//
you're reading...
legal issues

At the cost of repetition, it has to be observed that a plaint cannot be rejected only on the basis of a defence available to a defendant, and the question as to whether any averment in a plaint constitutes res judicata or is the basis of any misinterpretation of a judgment has to be considered at the hearing of the suit. Not at the threshold. Though the learned counsel for the parties have addressed arguments touching partly on the merits of the matters, this Court has chosen not to refer to them, lest, any view expressed thereon would have its shadow or impact upon the adjudication of the matter by the trial Court.

THE HON'BLE SRI JUSTICE L.NARASIMHA REDDY 
C.R.P. Nos.525 of 2011 and bt 

07-07-2011 

V. Narasimha Reddy and others 

Sara Abdul Gafoor and others 

Counsel for the petitioners : Sri K. Rama Krishna Reddy,learned Senior Counsel

Counsel for respondents : Sri Sunil B. Ganu

:COMMON ORDER: 

Respondents 1 to 17 herein (for short 'the respondents') filed O.S.No.354 of
2009 in the Court of II Additional Chief Judge, City Civil Court, Hyderabad,
against respondents 18 to 70 and the petitioners herein (defendants 3 and 27),
for the relief of declaration to the effect that they are the owners and
possessors of Acs.7.28 guntas of land, in Sy.No.129/52, and for perpetual
injunction. The petitioners filed I.A.No.2461 and 2462 of 2009, individually,
with a prayer to reject the plaint under Rule 11 of Order VII C.P.C. Through
separate, but similar orders, the trial Court dismissed the same. Hence, these
revisions, under Article 227 of the Constitution of India.

==================================================

- _LIST OF TASKS_
a) In the court order, under which rule did the petitioners ask for the plaint to be rejected?
b) Reproduce the court order from "Counsel for respondents" to "Constitution of India.".
c) Take the court order further, picking up after its final sentence.
The listing isn't needed for any of this.

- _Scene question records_
==================================================

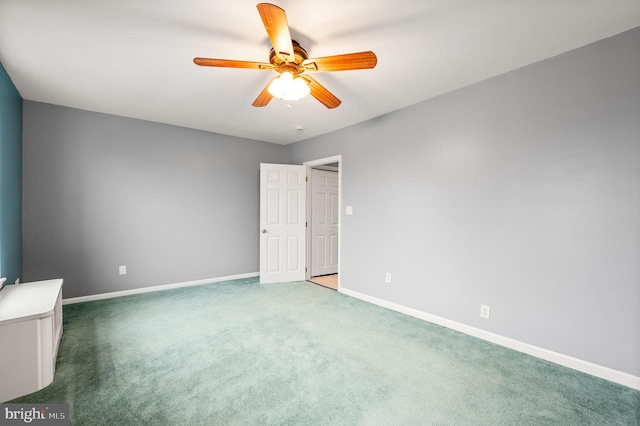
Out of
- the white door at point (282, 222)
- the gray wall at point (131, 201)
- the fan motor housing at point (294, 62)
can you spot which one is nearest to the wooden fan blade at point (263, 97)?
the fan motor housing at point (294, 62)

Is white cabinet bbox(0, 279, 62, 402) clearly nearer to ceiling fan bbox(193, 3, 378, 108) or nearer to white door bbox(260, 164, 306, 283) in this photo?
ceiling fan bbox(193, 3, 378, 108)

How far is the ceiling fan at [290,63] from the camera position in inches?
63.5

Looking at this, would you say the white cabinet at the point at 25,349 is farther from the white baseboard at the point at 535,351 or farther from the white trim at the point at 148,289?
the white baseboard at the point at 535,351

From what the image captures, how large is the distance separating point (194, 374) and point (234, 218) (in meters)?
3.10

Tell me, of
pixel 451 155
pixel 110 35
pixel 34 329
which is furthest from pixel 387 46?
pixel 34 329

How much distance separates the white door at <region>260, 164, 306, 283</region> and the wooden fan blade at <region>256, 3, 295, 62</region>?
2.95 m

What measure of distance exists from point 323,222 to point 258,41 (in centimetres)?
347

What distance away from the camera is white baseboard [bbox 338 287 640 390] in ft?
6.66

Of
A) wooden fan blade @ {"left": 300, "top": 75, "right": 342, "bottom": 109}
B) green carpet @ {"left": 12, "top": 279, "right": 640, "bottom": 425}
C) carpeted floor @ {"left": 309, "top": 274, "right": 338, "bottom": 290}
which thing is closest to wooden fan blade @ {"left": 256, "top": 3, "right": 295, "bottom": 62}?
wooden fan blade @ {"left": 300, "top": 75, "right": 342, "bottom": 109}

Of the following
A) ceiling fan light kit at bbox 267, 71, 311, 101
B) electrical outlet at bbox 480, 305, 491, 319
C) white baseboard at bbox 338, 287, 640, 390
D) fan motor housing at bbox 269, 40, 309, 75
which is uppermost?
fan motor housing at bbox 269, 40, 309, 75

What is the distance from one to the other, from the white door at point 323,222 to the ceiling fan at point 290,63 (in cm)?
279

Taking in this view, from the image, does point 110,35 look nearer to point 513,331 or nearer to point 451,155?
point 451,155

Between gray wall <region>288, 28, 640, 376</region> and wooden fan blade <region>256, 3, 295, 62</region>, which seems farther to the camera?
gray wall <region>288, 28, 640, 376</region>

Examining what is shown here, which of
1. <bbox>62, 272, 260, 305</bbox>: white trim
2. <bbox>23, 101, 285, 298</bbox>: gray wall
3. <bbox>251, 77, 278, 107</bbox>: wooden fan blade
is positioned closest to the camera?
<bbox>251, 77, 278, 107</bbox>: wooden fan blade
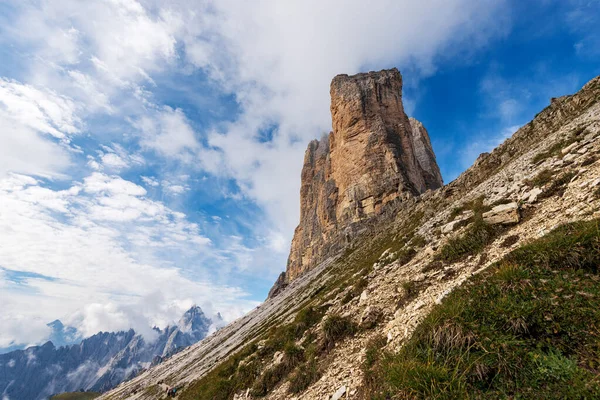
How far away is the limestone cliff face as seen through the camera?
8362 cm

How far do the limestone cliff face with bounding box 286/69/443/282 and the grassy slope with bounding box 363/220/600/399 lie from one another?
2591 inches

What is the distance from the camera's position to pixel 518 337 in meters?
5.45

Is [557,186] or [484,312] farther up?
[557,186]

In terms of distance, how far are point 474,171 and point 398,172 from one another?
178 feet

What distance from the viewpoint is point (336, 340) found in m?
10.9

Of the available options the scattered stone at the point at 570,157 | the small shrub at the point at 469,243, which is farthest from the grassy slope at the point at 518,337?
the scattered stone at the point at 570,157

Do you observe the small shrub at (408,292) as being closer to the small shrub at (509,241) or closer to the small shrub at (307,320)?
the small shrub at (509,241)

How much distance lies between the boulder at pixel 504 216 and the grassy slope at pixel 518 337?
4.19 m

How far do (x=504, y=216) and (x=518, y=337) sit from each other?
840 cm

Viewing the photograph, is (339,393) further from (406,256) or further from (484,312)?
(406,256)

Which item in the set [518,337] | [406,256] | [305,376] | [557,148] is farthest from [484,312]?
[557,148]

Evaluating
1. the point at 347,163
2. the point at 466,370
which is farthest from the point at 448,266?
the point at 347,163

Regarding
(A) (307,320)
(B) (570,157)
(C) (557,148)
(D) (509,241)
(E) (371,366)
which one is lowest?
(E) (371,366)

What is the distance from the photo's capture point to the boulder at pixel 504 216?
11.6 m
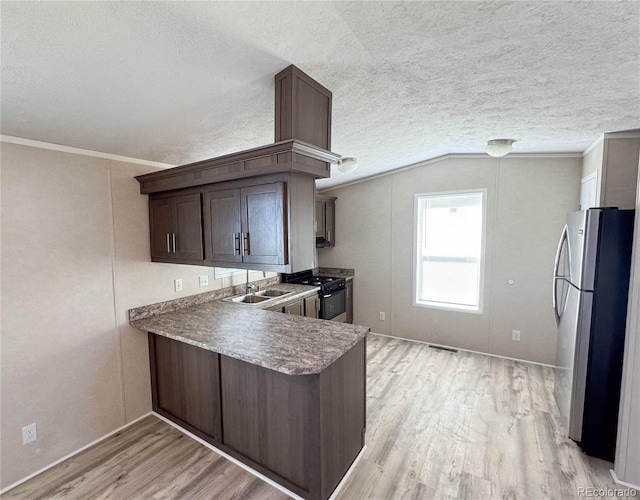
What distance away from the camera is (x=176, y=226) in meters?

==================================================

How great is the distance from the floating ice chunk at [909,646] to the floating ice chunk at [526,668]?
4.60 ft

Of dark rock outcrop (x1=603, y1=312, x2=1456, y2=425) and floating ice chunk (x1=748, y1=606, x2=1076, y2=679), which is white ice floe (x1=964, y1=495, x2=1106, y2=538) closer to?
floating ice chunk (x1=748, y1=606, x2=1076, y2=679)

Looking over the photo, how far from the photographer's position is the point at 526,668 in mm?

==================================================

- _IN RESPONSE_
a) Rule 11 of Order VII C.P.C.

b)
Counsel for respondents : Sri Sunil B. Ganu

:COMMON ORDER: 

Respondents 1 to 17 herein (for short 'the respondents') filed O.S.No.354 of
2009 in the Court of II Additional Chief Judge, City Civil Court, Hyderabad,
against respondents 18 to 70 and the petitioners herein (defendants 3 and 27),
for the relief of declaration to the effect that they are the owners and
possessors of Acs.7.28 guntas of land, in Sy.No.129/52, and for perpetual
injunction. The petitioners filed I.A.No.2461 and 2462 of 2009, individually,
with a prayer to reject the plaint under Rule 11 of Order VII C.P.C. Through
separate, but similar orders, the trial Court dismissed the same. Hence, these
revisions, under Article 227 of the Constitution of India.

c)
The petitioners contend that the respondents have been litigating for the suit
schedule property in one form or the other for the past several decades, and
that even after they lost in every forum, they filed the present suit to open
another round of vexatious litigation. It is also their case that the suit is
barred by res judicata, and by limitation. They contend that the trial Court
did not appreciate the matter from the correct perspective and that the plaint
is liable to be rejected. Reference is made to various proceedings, that have
ensued on earlier occasions.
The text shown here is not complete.